## WHAT YOU ARE ASKED TO DO
In your reply, write out the records exactly, each line intact.

## Collected data entries
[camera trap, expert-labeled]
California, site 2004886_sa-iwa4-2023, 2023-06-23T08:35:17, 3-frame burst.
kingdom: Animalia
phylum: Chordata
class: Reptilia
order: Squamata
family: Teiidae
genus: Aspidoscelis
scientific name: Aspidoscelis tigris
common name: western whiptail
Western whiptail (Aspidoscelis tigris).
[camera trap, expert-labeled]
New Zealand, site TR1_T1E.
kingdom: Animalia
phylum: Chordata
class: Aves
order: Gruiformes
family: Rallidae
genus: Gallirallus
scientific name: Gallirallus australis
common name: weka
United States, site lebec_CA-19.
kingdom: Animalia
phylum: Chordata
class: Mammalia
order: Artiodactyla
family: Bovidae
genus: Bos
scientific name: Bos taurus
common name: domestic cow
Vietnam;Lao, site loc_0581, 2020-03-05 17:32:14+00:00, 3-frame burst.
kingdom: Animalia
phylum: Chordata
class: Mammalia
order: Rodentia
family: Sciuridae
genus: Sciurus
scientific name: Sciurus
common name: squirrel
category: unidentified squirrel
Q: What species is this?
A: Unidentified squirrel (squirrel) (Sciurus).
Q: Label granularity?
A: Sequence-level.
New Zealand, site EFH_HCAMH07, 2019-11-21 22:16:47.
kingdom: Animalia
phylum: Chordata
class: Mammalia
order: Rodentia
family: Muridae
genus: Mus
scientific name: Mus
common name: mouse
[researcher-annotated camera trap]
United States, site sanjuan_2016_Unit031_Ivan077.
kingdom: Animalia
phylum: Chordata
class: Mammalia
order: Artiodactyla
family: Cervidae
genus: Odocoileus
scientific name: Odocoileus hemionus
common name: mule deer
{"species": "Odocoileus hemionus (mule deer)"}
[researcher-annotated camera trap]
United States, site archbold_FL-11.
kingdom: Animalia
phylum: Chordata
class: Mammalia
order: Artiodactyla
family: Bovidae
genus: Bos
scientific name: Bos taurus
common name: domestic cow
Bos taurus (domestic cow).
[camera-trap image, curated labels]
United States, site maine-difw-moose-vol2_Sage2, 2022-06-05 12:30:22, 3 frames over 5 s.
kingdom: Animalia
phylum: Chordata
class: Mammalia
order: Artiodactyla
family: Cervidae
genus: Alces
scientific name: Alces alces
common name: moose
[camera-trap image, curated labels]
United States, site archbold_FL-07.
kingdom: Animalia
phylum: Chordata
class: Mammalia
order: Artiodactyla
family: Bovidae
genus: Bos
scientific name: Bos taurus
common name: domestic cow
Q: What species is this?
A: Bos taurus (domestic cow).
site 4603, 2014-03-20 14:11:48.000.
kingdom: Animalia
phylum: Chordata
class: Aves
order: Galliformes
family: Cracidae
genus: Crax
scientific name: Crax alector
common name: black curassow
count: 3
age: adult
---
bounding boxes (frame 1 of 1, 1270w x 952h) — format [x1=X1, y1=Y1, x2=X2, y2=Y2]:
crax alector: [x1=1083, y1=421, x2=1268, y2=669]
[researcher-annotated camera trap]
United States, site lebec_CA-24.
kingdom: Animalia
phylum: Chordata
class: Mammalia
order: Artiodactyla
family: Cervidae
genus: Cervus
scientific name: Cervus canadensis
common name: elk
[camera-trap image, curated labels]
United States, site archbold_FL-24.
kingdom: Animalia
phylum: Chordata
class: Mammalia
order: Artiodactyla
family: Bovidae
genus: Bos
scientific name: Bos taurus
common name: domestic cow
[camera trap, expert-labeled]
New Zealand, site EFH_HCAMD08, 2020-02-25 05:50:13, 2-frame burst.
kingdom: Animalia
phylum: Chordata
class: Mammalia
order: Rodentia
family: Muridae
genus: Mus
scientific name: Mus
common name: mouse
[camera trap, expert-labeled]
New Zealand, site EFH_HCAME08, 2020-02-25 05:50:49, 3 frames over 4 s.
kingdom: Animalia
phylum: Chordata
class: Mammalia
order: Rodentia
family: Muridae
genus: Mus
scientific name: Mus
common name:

## ANSWER TO THE PROBLEM
[camera trap, expert-labeled]
California, site 2004886_sa-iwa4-2023, 2023-06-23T08:35:17, 3-frame burst.
kingdom: Animalia
phylum: Chordata
class: Reptilia
order: Squamata
family: Teiidae
genus: Aspidoscelis
scientific name: Aspidoscelis tigris
common name: western whiptail
Western whiptail (Aspidoscelis tigris).
[camera trap, expert-labeled]
New Zealand, site TR1_T1E.
kingdom: Animalia
phylum: Chordata
class: Aves
order: Gruiformes
family: Rallidae
genus: Gallirallus
scientific name: Gallirallus australis
common name: weka
United States, site lebec_CA-19.
kingdom: Animalia
phylum: Chordata
class: Mammalia
order: Artiodactyla
family: Bovidae
genus: Bos
scientific name: Bos taurus
common name: domestic cow
Vietnam;Lao, site loc_0581, 2020-03-05 17:32:14+00:00, 3-frame burst.
kingdom: Animalia
phylum: Chordata
class: Mammalia
order: Rodentia
family: Sciuridae
genus: Sciurus
scientific name: Sciurus
common name: squirrel
category: unidentified squirrel
Q: What species is this?
A: Unidentified squirrel (squirrel) (Sciurus).
Q: Label granularity?
A: Sequence-level.
New Zealand, site EFH_HCAMH07, 2019-11-21 22:16:47.
kingdom: Animalia
phylum: Chordata
class: Mammalia
order: Rodentia
family: Muridae
genus: Mus
scientific name: Mus
common name: mouse
[researcher-annotated camera trap]
United States, site sanjuan_2016_Unit031_Ivan077.
kingdom: Animalia
phylum: Chordata
class: Mammalia
order: Artiodactyla
family: Cervidae
genus: Odocoileus
scientific name: Odocoileus hemionus
common name: mule deer
{"species": "Odocoileus hemionus (mule deer)"}
[researcher-annotated camera trap]
United States, site archbold_FL-11.
kingdom: Animalia
phylum: Chordata
class: Mammalia
order: Artiodactyla
family: Bovidae
genus: Bos
scientific name: Bos taurus
common name: domestic cow
Bos taurus (domestic cow).
[camera-trap image, curated labels]
United States, site maine-difw-moose-vol2_Sage2, 2022-06-05 12:30:22, 3 frames over 5 s.
kingdom: Animalia
phylum: Chordata
class: Mammalia
order: Artiodactyla
family: Cervidae
genus: Alces
scientific name: Alces alces
common name: moose
[camera-trap image, curated labels]
United States, site archbold_FL-07.
kingdom: Animalia
phylum: Chordata
class: Mammalia
order: Artiodactyla
family: Bovidae
genus: Bos
scientific name: Bos taurus
common name: domestic cow
Q: What species is this?
A: Bos taurus (domestic cow).
site 4603, 2014-03-20 14:11:48.000.
kingdom: Animalia
phylum: Chordata
class: Aves
order: Galliformes
family: Cracidae
genus: Crax
scientific name: Crax alector
common name: black curassow
count: 3
age: adult
---
bounding boxes (frame 1 of 1, 1270w x 952h) — format [x1=X1, y1=Y1, x2=X2, y2=Y2]:
crax alector: [x1=1083, y1=421, x2=1268, y2=669]
[researcher-annotated camera trap]
United States, site lebec_CA-24.
kingdom: Animalia
phylum: Chordata
class: Mammalia
order: Artiodactyla
family: Cervidae
genus: Cervus
scientific name: Cervus canadensis
common name: elk
[camera-trap image, curated labels]
United States, site archbold_FL-24.
kingdom: Animalia
phylum: Chordata
class: Mammalia
order: Artiodactyla
family: Bovidae
genus: Bos
scientific name: Bos taurus
common name: domestic cow
[camera trap, expert-labeled]
New Zealand, site EFH_HCAMD08, 2020-02-25 05:50:13, 2-frame burst.
kingdom: Animalia
phylum: Chordata
class: Mammalia
order: Rodentia
family: Muridae
genus: Mus
scientific name: Mus
common name: mouse
[camera trap, expert-labeled]
New Zealand, site EFH_HCAME08, 2020-02-25 05:50:49, 3 frames over 4 s.
kingdom: Animalia
phylum: Chordata
class: Mammalia
order: Rodentia
family: Muridae
genus: Mus
scientific name: Mus
common name:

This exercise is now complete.